B cells play an important role during the normal in vivo immune response. A foreign antigen will bind to surface immunoglobulins on specific B cells, triggering a chain of events including endocytosis, processing, presentation of processed peptides on MHC-class II molecules, and up-regulation of the B7 antigen on the B cell surface. A specific T cell then binds to the B cell via T cell receptor (TCR) recognition of the processed antigen presented on the MHC-class II molecule. Stimulation through the TCR activates the T cell and initiates T-cell cytokine production. A second signal that further activates the T cell is an interaction between the CD28 antigen on T cells and the B7 antigen on B cells. When the above-mentioned signals are received, the CD40 ligand (CD40L or CD154), which is not expressed on resting human T cells, is up-regulated on the T-cell surface. Binding of the CD40 ligand to the CD40 antigen on the B cell membrane provides a positive costimulatory signal that stimulates B cell activation and proliferation, causing the B cell to mature into a plasma cell secreting high levels of soluble immunoglobulin.

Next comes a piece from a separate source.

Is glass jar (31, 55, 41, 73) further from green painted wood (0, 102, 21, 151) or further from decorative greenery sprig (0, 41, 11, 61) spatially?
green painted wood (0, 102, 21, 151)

CD40 is a 55 kDa cell-surface antigen present on the surface of normal and neoplastic human B cells, dendritic cells, other antigen presenting cells (APCs), endothelial cells, monocytic cells, CD8+ T cells, epithelial cells, some epithelial carcinomas, and many solid tumors, including lung, breast, ovary, and colon cancers. Malignant B cells from several tumors of B-cell lineage express a high level of CD40 and appear to depend on CD40 signaling for survival and proliferation. Thus, transformed cells from patients with low- and high-grade B-cell lymphomas, B-cell acute lymphoblastic leukemia, multiple myeloma, chronic lymphocytic leukemia, and Hodgkin's disease express CD40. CD40 expression is also detected in two-thirds of acute myeloblastic leukemia cases and 50% of AIDS-related lymphomas. Importantly, CD40 is found on a higher percentage of multiple myelomas compared with CD20 (Maloney et al. (1999) Semin. Hematol. 36(Suppl. 3):30-33).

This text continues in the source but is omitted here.